··· Text provided

6. Monitor Consumer Feedback
Most publishers offer options to gather direct user feedback. Pay attention to incoming comments. If the ad is malfunctioning, an irritated user’s feedback email can help you identify that there is a problem. More importantly, gathering user feedback across numerous page takeover campaigns helps identify problem patterns, which can in turn help you improve the interaction patterns. In one case, we realized we could reduce user frustration by altering the expansion rules of a specific component of the ad experience. When we implemented the change in the next client campaign, user complaints submitted through the “Send Feedback” link evaporated. That win was squarely in the sweet spot of mutual user-advertiser-publisher benefit.
7. Look at All Site Performance Analytics
While bounce rate is important, there are other metrics we watch during and after the live campaign. Ad behavior impact on users’ local central processing and page-by-page traffic conversions are examples. Your site may have its own crucial site metrics to monitor. Make sure you have asked the questions to find out what analytics are available and important.
8. Understand Post-campaign Analytics
UX work is not through when the campaign concludes. Page takeovers generate extensive performance metric reports. The ad technology companies provide readouts, and publishers generate readouts for internal and client audiences. Get familiar with these reports. Understand how choices you made in interaction patterns manifested in aggregated user behavior. How many users watched embedded video? Or replayed it? How many accessed the product photo gallery? See what worked, what didn’t, and learn from it. For example, we believed that providing social networking links within the ads—such as the ability to tweet a fun or informative ad-related message—would drive high consumer engagement. But reports over multiple campaigns have shown us there were few social postings, causing us to rethink that assumption.
Improving Page Takeover User Experience is Critical
Page takeovers provide advertisers with valuable positioning for their message and are an important revenue stream for publishers. The ad format will continue to be in demand as online advertising grows. There are a handful of groups that can improve how takeovers function on the web including ad technologists, creative designers, and UX practitioners.
Maybe you dislike page takeovers, maybe you ignore them, or maybe you’ve paused to play with some. Whether you work for a site publisher or an ad agency, don’t work inside a vacuum. Get involved and get collaborative. There is real opportunity to make integrated takeover ads less intrusive and more contextually relevant to users. If you can inject better user experience principles into takeover ads and work to understand how they intertwine with specific publisher site experiences, you will make the Internet a better place for all of us.

······
··· Given entries

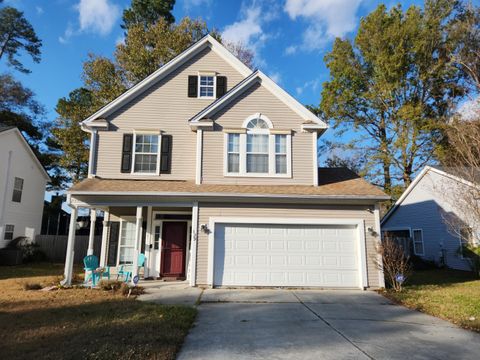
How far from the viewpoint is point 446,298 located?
9227mm

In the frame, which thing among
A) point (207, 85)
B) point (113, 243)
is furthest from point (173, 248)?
point (207, 85)

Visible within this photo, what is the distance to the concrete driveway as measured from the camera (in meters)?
4.97

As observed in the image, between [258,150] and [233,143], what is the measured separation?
3.12 feet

······

=== Problems ===
[1] In the text on page takeover ads, what happened to user complaints sent through the "Send Feedback" link once the expansion rules were changed?
[2] Carry on the text about page takeover ads from its final sentence.

=== Per-task outputs ===
[1] They evaporated when the change was implemented in the next client campaign.

[2]
Many of these tactics and principles can be applied beyond the unique interaction pattern of the rich media, page takeover ad format. UX practitioners are hardly strangers to goals such as designing tools and products to satisfy the needs of multiple constituencies, analyzing and iteratively refining user experiences, growing platform audiences, and exposing users to messaging that influences behavior. These are strategies for good digital product development and they help make our digital world a better place to live in.
A Glossary of Ad Terminology
Text Ad. Ads formatted as text links. People may pay nore attention to text links than some other ad formats but they carry less weight in search engines.
Display Ad. Advertisements with text and images. In print, display ads appear on the same pages as general editorial content.
Page Takeover Ad. Homepage takeovers are “spectacular” ad units displayed for a day on a publisher homepage.
Interstitial Ad. An ad displayed between web pages as a user navigates between “Page A” and “Page B”
Ad Flight. The period of time in which one or more ads are displayed.
Roadblock Ad. These ads allow an advertiser to “own” 100 percent of the page views for a specified period of time.
Ad Serving. The technology and service that places advertisements on websites. The system monitors the progress of an ad campaign.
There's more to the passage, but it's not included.